_Work item:_
Extend the passage below about films by Black women directors, picking up right after its final sentence.

_Source extract:_
-- Opening Marker --

Alile Sharon Larkin’s treatment of terrain in her 1982 film A Different Image is the same. She uses the landscape (billboards and other ads that commercialize women’s images), though, to highlight the impact sexist representations have on behavior in general (passersby who regard the heroine as a sex object) and on intimate relationships in particular (the heroine’s boyfriend fails to see the connection between racism and sexism). Larkin’s film demonstrates the difficulty in and the necessity for smashing the code, transforming previous significations as they relate to Black women.
Thr
ee shorts by Julie Dash—Diary of an African Nun, Four Women, and the 1982 Illusions—are in line with this agenda. We note four things in them that will culminate in her more elaborate text of 1991, her feature Daughters of the Dust: women’s perspective, women’s validation of women, shared space rather than dominated space (Mignon Dupree in Illusions presses for the inclusion of Native Americans in the movie industry, and she stands in solidarity with Ester, the hidden “voice” of the Euro-American movie star), and glamour/attention to female iconography.

-- Closing Marker --

_Stored data:_
-- Opening Marker --

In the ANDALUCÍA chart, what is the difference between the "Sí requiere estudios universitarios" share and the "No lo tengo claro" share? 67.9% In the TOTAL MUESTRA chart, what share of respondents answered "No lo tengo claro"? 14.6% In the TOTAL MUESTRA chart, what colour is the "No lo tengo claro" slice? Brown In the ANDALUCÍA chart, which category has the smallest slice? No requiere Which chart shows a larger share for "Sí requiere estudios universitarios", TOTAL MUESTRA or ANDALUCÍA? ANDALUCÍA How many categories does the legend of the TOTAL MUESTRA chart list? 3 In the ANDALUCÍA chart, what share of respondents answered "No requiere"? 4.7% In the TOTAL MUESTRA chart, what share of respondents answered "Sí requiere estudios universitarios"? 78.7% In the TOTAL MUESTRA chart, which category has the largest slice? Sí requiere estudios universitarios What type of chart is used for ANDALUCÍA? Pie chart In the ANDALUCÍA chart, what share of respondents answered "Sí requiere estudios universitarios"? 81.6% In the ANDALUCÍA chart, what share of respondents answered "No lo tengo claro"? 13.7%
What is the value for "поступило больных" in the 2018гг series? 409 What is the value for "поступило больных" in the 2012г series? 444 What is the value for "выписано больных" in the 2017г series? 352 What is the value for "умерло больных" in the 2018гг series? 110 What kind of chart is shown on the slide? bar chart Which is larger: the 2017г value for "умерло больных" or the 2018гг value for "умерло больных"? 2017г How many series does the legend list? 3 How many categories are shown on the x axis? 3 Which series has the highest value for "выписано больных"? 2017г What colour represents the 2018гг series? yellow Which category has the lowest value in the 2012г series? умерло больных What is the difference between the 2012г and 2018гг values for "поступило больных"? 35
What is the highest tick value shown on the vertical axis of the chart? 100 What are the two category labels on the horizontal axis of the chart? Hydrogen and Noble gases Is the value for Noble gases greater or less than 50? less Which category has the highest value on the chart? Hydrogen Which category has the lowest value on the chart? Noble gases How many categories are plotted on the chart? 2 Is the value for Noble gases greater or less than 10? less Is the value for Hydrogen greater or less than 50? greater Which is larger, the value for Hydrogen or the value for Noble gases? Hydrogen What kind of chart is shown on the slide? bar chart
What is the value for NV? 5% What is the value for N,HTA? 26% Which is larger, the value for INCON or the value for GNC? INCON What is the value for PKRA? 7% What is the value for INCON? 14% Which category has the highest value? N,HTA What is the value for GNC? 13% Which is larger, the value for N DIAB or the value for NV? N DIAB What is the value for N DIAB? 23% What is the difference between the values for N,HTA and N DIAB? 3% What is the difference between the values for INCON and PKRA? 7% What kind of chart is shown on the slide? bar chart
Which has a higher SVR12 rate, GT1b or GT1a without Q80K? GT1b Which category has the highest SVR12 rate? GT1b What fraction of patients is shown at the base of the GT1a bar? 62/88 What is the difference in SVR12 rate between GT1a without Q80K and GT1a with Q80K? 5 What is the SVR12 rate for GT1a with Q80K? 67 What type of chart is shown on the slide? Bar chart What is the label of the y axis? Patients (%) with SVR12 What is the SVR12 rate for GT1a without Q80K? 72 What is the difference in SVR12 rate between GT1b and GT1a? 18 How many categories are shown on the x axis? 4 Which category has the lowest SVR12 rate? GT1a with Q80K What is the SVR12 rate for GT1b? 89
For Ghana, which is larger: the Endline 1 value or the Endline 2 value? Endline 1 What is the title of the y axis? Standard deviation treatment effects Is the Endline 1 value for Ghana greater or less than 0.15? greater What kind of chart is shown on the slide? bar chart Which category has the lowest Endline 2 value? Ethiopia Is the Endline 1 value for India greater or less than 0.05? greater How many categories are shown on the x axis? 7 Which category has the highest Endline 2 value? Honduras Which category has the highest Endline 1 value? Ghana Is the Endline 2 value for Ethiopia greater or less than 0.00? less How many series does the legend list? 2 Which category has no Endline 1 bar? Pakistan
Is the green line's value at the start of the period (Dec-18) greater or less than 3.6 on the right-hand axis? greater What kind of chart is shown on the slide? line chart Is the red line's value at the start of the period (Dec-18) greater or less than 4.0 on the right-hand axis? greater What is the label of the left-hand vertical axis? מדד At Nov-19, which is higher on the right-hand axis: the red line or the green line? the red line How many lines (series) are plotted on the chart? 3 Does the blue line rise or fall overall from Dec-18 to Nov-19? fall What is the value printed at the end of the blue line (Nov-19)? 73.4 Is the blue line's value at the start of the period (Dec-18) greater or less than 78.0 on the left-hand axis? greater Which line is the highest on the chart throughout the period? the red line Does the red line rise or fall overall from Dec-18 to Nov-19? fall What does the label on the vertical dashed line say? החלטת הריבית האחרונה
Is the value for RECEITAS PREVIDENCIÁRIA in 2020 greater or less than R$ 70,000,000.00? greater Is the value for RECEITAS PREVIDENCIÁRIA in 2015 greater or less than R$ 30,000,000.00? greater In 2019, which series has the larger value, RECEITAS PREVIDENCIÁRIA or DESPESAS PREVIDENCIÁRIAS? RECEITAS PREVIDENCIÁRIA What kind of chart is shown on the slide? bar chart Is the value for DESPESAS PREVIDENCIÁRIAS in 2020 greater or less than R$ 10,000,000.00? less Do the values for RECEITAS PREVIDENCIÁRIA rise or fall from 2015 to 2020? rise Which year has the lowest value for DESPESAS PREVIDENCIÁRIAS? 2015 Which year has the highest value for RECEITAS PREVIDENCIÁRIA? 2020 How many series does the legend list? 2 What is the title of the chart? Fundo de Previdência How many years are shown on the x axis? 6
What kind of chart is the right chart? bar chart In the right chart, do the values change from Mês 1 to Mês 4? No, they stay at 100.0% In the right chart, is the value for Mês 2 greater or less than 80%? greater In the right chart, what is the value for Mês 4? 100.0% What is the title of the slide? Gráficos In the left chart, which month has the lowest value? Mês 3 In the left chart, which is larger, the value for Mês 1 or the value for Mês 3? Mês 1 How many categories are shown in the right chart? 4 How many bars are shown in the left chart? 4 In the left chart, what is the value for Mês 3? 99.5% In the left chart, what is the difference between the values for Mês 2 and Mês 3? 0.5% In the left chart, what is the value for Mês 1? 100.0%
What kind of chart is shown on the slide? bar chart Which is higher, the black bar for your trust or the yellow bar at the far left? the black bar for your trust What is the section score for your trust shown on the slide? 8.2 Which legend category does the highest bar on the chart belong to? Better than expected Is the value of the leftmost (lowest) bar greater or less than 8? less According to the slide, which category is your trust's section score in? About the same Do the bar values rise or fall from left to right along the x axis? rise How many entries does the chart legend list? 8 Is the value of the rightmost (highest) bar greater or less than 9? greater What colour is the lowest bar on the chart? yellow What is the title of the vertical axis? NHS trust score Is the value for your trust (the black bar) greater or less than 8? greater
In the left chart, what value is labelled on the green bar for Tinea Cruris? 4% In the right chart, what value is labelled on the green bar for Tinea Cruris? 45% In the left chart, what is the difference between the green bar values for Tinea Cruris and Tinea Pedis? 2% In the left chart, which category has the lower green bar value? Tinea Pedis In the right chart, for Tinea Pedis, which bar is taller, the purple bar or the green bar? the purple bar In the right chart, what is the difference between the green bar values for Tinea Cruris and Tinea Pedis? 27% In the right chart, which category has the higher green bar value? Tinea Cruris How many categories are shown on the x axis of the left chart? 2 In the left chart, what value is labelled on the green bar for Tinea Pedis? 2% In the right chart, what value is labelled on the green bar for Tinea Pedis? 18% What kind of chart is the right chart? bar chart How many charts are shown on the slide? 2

-- Closing Marker --

_Response below:_
In Daughters of the Dust, the thematics of colonized terrain, family as liberated zone, women as source of value, and history as interpreted by Black people are central. The Peazant family gather for a picnic reunion at Ibo Landing, an area they call “the secret isle.” It is “secret” for two reasons, for the land is both bloody and blessed. A port of entry for the European slaving ships, the Carolina Sea Islands (Port Royal County) were where captured Africans were “seasoned” for servitude. Even after the trade was outlawed, traffickers used the dense and marshy area to hide forbidden cargo. But the difficult terrain was also a haven for both self-emancipated Africans and indigenous peoples, just as the Florida Everglades and the Louisiana bayous were for Seminoles and Africans, and for the Filipinos conscripted by the French to fight proxy wars (French and Indian wars). Dash’s Peazant family is imperiled by rape and lynch-mob murder (whites are ob-skene in DD), but during their reunion picnic they commandeer the space to create a danger-free zone. Music cues and resonating lines of dialogue in DD link the circumstances of the Peazants at the turn of the century to our circumstances today. Occupying the same geographical terrain are both the ghetto, where we are penned up in concentration-camp horror, and the community, wherein we enact daily rituals of group validation in a liberated zone—a global condition throughout the African diaspora, the view informs African cinema.